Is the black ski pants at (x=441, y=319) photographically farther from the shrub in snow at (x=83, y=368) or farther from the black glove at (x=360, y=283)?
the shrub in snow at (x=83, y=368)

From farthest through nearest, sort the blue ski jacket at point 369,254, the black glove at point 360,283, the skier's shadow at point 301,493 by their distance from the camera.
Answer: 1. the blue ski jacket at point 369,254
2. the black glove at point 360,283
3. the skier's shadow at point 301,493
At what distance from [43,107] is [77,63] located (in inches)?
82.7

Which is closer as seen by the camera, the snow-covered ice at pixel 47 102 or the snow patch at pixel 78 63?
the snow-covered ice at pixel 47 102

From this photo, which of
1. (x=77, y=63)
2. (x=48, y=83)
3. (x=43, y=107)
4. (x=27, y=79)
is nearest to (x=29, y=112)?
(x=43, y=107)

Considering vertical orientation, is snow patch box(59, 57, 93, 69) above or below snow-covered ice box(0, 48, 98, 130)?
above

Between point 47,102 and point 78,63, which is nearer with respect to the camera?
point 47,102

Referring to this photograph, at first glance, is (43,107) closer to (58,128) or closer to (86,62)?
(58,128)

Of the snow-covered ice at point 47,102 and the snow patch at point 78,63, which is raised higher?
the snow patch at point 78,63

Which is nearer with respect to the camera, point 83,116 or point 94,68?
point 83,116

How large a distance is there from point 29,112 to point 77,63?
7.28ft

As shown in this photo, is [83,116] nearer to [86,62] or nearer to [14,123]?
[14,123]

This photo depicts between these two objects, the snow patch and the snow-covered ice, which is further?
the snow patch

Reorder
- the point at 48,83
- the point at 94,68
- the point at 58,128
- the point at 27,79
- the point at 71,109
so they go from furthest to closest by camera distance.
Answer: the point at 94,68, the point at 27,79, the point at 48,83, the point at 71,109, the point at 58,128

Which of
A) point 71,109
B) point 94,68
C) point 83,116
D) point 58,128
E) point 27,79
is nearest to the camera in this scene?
☆ ☆ ☆
**INSTRUCTION:** Output the lines of all the entries above as a JSON list of strings, one string per line, leaving out blank lines.

**SOLUTION FOR THIS PROBLEM:**
[
  "Is the black ski pants at (x=441, y=319) photographically farther from the shrub in snow at (x=83, y=368) or farther from the black glove at (x=360, y=283)?",
  "the shrub in snow at (x=83, y=368)",
  "From farthest through nearest, sort the blue ski jacket at point 369,254, the black glove at point 360,283, the skier's shadow at point 301,493 by their distance from the camera.",
  "Answer: 1. the blue ski jacket at point 369,254",
  "2. the black glove at point 360,283",
  "3. the skier's shadow at point 301,493",
  "At what distance from [43,107] is [77,63] located (in inches)?",
  "82.7",
  "Which is closer as seen by the camera, the snow-covered ice at pixel 47 102 or the snow patch at pixel 78 63?",
  "the snow-covered ice at pixel 47 102",
  "From this photo, which of",
  "1. (x=77, y=63)",
  "2. (x=48, y=83)",
  "3. (x=43, y=107)",
  "4. (x=27, y=79)",
  "is nearest to (x=29, y=112)?",
  "(x=43, y=107)",
  "Considering vertical orientation, is snow patch box(59, 57, 93, 69) above or below snow-covered ice box(0, 48, 98, 130)?",
  "above",
  "Between point 47,102 and point 78,63, which is nearer with respect to the camera?",
  "point 47,102",
  "Referring to this photograph, at first glance, is (43,107) closer to (58,128) or closer to (86,62)?",
  "(58,128)",
  "Of the snow-covered ice at point 47,102 and the snow patch at point 78,63, which is raised higher?",
  "the snow patch at point 78,63",
  "Which is nearer with respect to the camera, point 83,116 or point 94,68?",
  "point 83,116",
  "How large a distance is there from point 29,112 to point 77,63?",
  "7.28ft",
  "As shown in this photo, is [83,116] nearer to [86,62] or nearer to [14,123]?",
  "[14,123]",
  "This photo depicts between these two objects, the snow patch and the snow-covered ice, which is further?",
  "the snow patch",
  "Reorder",
  "- the point at 48,83",
  "- the point at 94,68",
  "- the point at 58,128",
  "- the point at 27,79",
  "- the point at 71,109",
  "so they go from furthest to closest by camera distance.",
  "Answer: the point at 94,68, the point at 27,79, the point at 48,83, the point at 71,109, the point at 58,128",
  "Which of",
  "A) point 71,109",
  "B) point 94,68",
  "C) point 83,116",
  "D) point 58,128",
  "E) point 27,79",
  "is nearest to the camera in this scene?"
]